In some of my previous posts I mentioned that Process monitoring is busted in Kaseya and I still stand by it, but I have some new info that may or may not be of use so here it goes.
As most of you guys will know Process monitoring can generate an Alert if a process is running or is not running. In an ideal world if you monitor for a process that is running and then that monitor would re-arm once it has stopped running however in Kaseyaland you will get an alert around every 1 minutes and 4-5 milliseconds for as long as the executable is running or not running depending what you are monitoring for.
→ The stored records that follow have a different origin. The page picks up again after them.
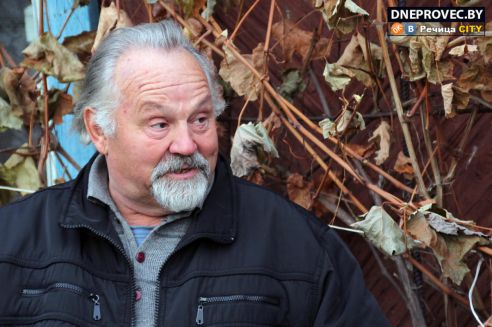 Супруги Завадские из Речицы спасли и выходили аистёнка Бусю, выпавшего из гнезда, и теперь ищут ему постоянный дом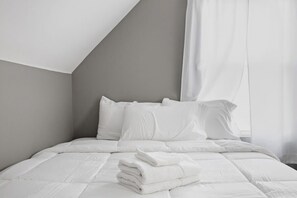4 bedrooms, iron/ironing board, WiFi, bed sheets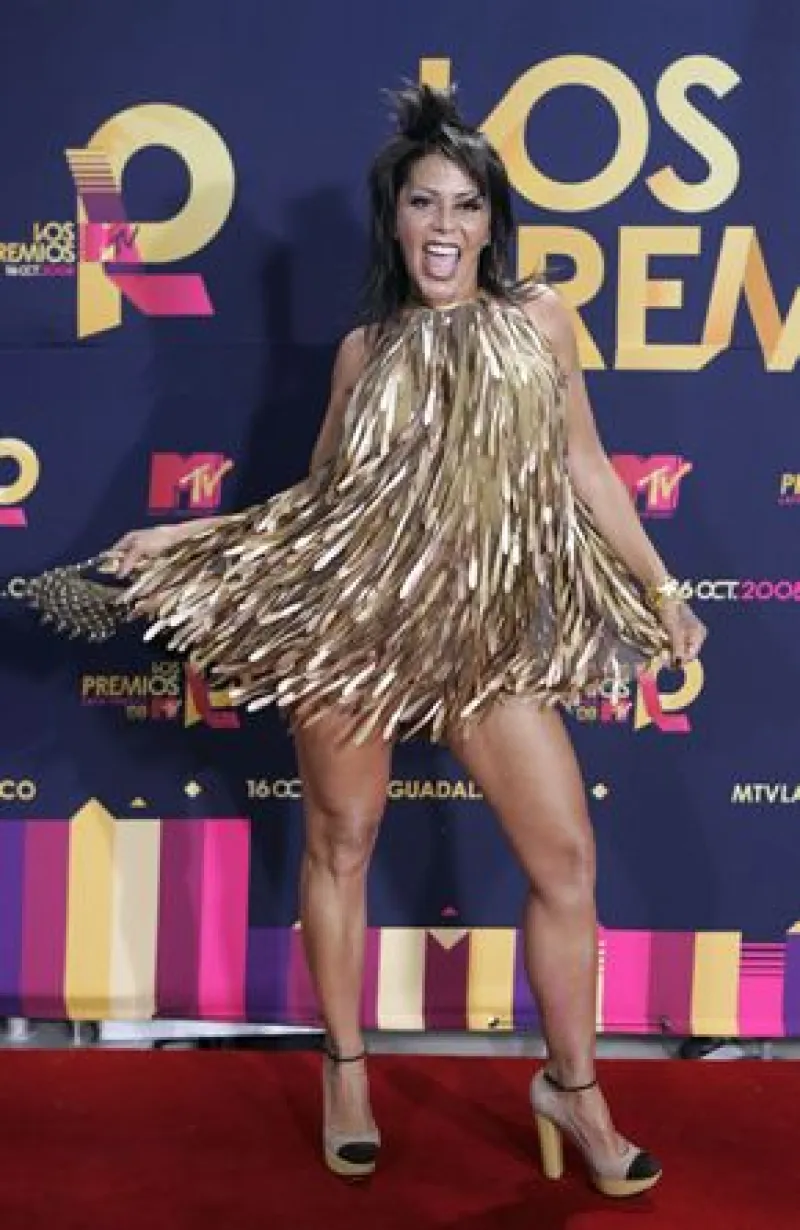 La rockera prepara un disco de duetos con sus mayotes éxitos para celebrar en grande.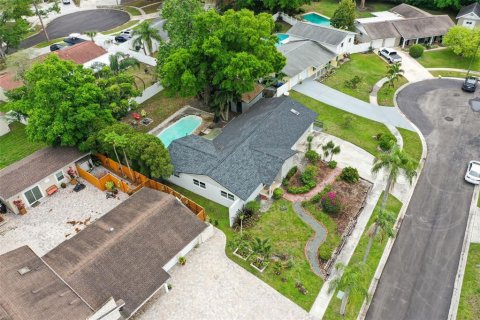 Casa en venta en Tampa, Florida, 4 dormitorios, 198.53 m2 № 1087752 - foto 3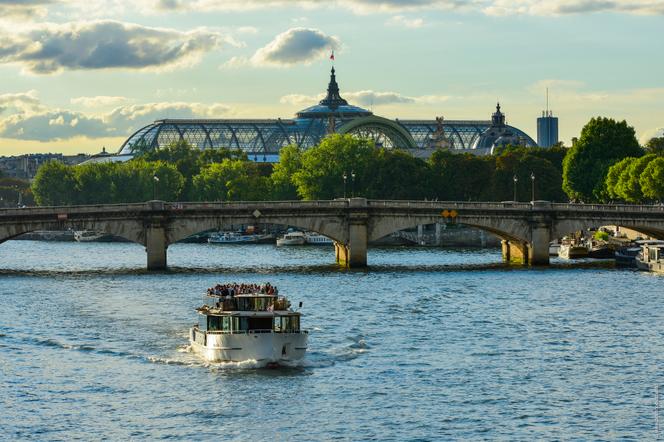 Croisière sur la Seine avec Vedettes de Paris.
From my research last year into this the minimum run time time for an executable file to be detected appeared to match the agent check-in time which is commonly 30 seconds. This however appears to have changed in the last 6 months or possible since my Kserver upgrade to 6.0.1 and today I found the minimum run time for process to be detected is around 60.4 - 60.5 seconds (1 minutes and 4-5 milliseconds). I found that 75 seconds could potentially give you a duplicate alert around 1/10 times, I tested this twice and got the same result.To clarify what I mean with a duplicate alert is; You run the executable and you get an alert and as soon as you see the alert you run the executable again and then you get 2 more alerts because the total time span from when you first run the executable to the second time you ran it is picked up as one executable running for around 3minutes with an alert every 60.4 - 60.5 seconds.
I ran another tests with a process that runs for 60.5 seconds also generates a duplicate alert around 1/10 times which made me come to the conclusion that there must be a cool down period after the process has stopped which i suspect could be related to the 30 second agent check-in or potentially an unknown polling time.
So in short if you decide to use process monitoring, your executable must run for at least 60.4 - 60.5 seconds (1 minutes and 4-5 milliseconds) to get an alert every time it runs. If you plan to use the "dummy" executable method to trigger Alerts via agent Procedure put a Pause in your Agent procedure of say 1-2min so that two process alerts triggered within a 30-60second window of each other does not blend and generate a 3rd False alert.
All my evidence is empirical so if you disagree and/or have proof that would correct any of my observations please feel free to add it in the comments.
Just an update on this, last night I finally upgraded my Kserver from 6.0.1 to 6.1 and after retesting this I found that my 60.5 second executable gives me 12 alerts for 10 tests meaning I got 2 false alerts. Using my 30 second executable I now get 10/10 instead of the 1/10 I got around a month ago. My Test Process monitor set has a 30second re-arm period which in theory should have given me 2 alerts per test run with my 60.5 second executable yet yesterday I got 10/10 and today 12/10 alerts per test.
The one constant out of all of this is using a 30-60 second window between tests, it definitely decreases the number of false alerts.
Great food for thought. Two questions, 1) what is your agent check in interval and 2) have you found that by adjusting the check in interval affects (effects... I can never get those straight) your results?
My other signature was way better!
1) I use the standard 30 Second check-in time.
2) Nope, I have not tried to change it as check in times as it should only affect when you receive the alerts in Kaseya and not the actual time stamp the alert occurs.
So after many months of no traction in getting Kaseya to add Procedure alerting, I have given up and decided to revisit this method of generating alerts. In the process of troubleshooting this method I have discovered or possibly rediscovered something that they don't teach in any of the Kaseya provided training.
When executing a fake process via an agent procedure the actual agent procedure will the majority of the time (or appears to) block the agent from executing the process monitoring. How I discovered this is by changing the method of executing the fake process as my default method of executing any standalone executable is the "Execute Shell Command" option. Note that the "Execute Shell Command" step will always finish after the executable task has finished, which means if you need generate an alert via a fake process your fake process has to run at least +30sec after the procedure has ended.
The easiest method to get around this problem is to use the "Execute File" option and to not tick the "Wait for the program to complete before continuing" check box.
I tested this last night by scheduling 1min fake process to run execute every 30min and applied a monitoring set with a 1min 30sec re-arm period to avoid getting duplicate alerts and it worked perfectly.
Hope that other ppl can make use of this information.
@ HardKnox, are you still using this method for generating Alarms in Group Status Alarm for Events created by Event Log Monitoring? I created a fake process that runs for 60 seconds, created a Monitor Set that looks for that Process to be runing and has a re-arm of 90 seconds. I run the script with Execute File and I see my fake process running, but no Alarm is generated. Any idea what might be causing it not to generate the Alarm?
Thanks!
Weird, it appears to be working today... Is the default check-in time 30 seconds?
Sure do and its working great since I figured out the bugs.
How are you executing the fake process? The key is to execute it using the "Execute File" without using the "Wait for the program to complete before continuing" option as the procedure that executes the process will block the process monitoring sometimes and the "Execute Shell Command" step will wait until the fake process is done before it continues so the process monitoring will get blocked again.